We seek to compete fairly and honestly. We seek competitive advantages through superior performance, never through unethical or illegal business practices. Stealing proprietary information, possessing trade secret information that was obtained without the owner’s consent, or inducing such disclosures by past or present employees of other companies is prohibited. Each employee should respect the rights of, and deal fairly with, the Company’s customers, suppliers, competitors and employees. No employee should take unfair advantage of anyone through manipulation, concealment, abuse of privileged information, misrepresentation of material facts, or any other intentional unfair-dealing practice.
To maintain the Company’s valuable reputation, compliance with our quality processes and safety requirements is essential. In the context of ethics, quality requires that our products and services be designed and manufactured to meet our obligations to customers. All inspection and testing documents must be handled in accordance with all applicable regulations.
The purpose of business entertainment and gifts in a commercial setting is to create good will and sound working relationships, not to gain unfair advantage with customers. No gift or entertainment should ever be offered, given, provided or accepted by any Company employee, family member of an employee or agent unless it: (1) is not a cash gift, (2) is consistent with customary business practices, (3) is not excessive in value, (4) cannot be construed as a bribe or payoff and (5) does not violate any laws or regulations. Please discuss with our Chief Financial Officer any gifts or proposed gifts which you are not certain are appropriate.
The U.S. Foreign Corrupt Practices Act prohibits giving anything of value, directly or indirectly, to officials of foreign governments or foreign political candidates in order to obtain or retain business. It is strictly prohibited to make illegal payments to government officials of any country.
In addition, the U.S. government has a number of laws and regulations regarding business gratuities which may be accepted by U.S. government personnel. The promise, offer or delivery to an official or employee of the U.S. government of a gift, favor or other gratuity in violation of these rules would not only violate Company policy but could also be a criminal offense. State and local governments, as well as foreign governments, may have similar rules. The Company’s Chief Financial Officer can provide guidance to you in this area.

------------

-- Requests --
A – Decide whether each statement agrees with the business ethics passage, answering yes or no and quoting the words from the passage that settle it: (i) A cash gift is acceptable if it is not excessive in value. (ii) Employees unsure whether a gift is appropriate should discuss it with the Chief Financial Officer. (iii) Giving an improper gratuity to a U.S. government employee could be a criminal offense.
B – Turn the lines of the listing into a JSON list of strings, with one string per line and blank lines left out. Start at the line containing "Of that group" and end with the last line of the listing.

------------

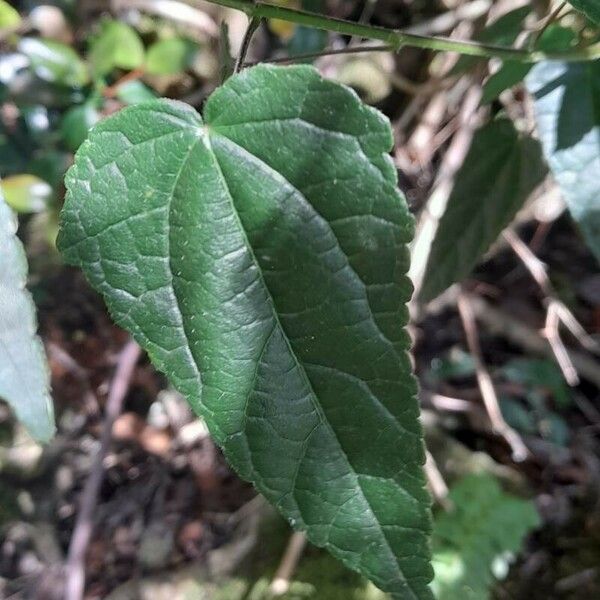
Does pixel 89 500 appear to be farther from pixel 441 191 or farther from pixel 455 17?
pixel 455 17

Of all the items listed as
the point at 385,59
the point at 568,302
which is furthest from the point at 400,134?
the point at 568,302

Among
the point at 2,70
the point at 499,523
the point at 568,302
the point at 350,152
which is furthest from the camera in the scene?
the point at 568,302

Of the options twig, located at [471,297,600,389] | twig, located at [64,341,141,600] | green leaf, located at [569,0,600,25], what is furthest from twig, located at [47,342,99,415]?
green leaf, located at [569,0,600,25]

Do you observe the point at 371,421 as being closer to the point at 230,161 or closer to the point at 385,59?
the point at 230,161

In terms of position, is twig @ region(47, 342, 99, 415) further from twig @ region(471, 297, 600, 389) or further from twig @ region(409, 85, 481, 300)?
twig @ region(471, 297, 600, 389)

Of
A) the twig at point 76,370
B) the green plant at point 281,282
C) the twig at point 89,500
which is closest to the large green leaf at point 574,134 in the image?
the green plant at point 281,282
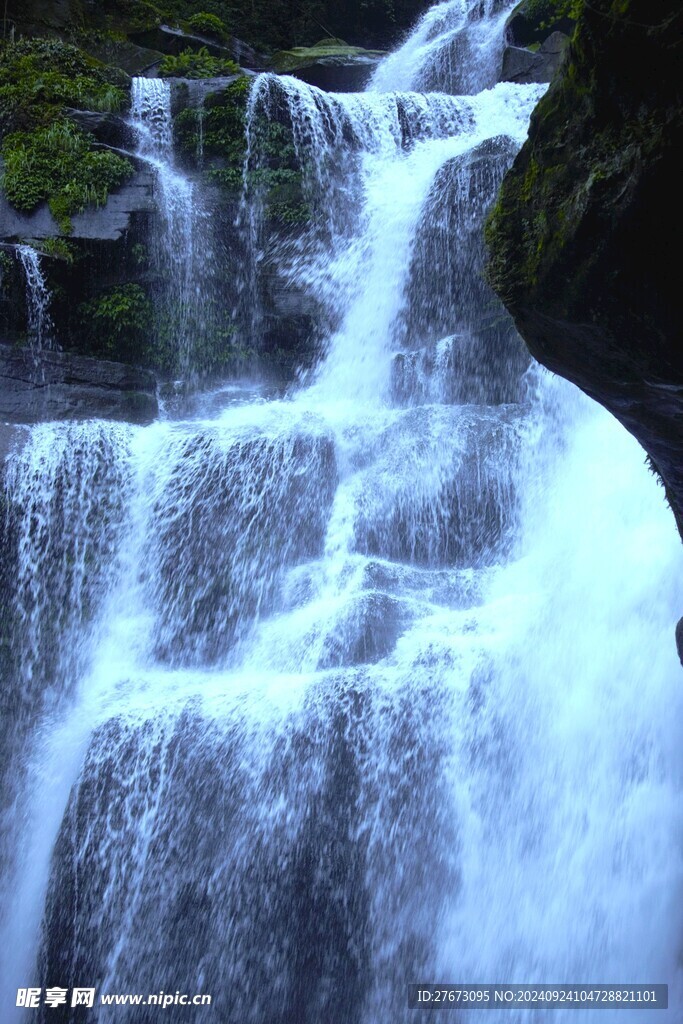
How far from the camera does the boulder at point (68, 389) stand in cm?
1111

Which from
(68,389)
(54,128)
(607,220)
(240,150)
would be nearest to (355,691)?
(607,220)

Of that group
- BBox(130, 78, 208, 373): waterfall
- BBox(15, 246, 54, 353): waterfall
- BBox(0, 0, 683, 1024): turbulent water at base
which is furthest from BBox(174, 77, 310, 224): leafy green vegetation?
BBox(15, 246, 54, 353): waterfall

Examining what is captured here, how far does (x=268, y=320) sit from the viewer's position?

------------

-- Answer list --
A –
(i) No: "(1) is not a cash gift"
(ii) Yes: "Please discuss with our Chief Financial Officer any gifts or proposed gifts which you are not certain are appropriate."
(iii) Yes: "could also be a criminal offense"

B –
[
  "Of that group",
  "- BBox(130, 78, 208, 373): waterfall",
  "- BBox(15, 246, 54, 353): waterfall",
  "- BBox(0, 0, 683, 1024): turbulent water at base",
  "which is furthest from BBox(174, 77, 310, 224): leafy green vegetation?",
  "BBox(15, 246, 54, 353): waterfall",
  "Examining what is captured here, how far does (x=268, y=320) sit from the viewer's position?"
]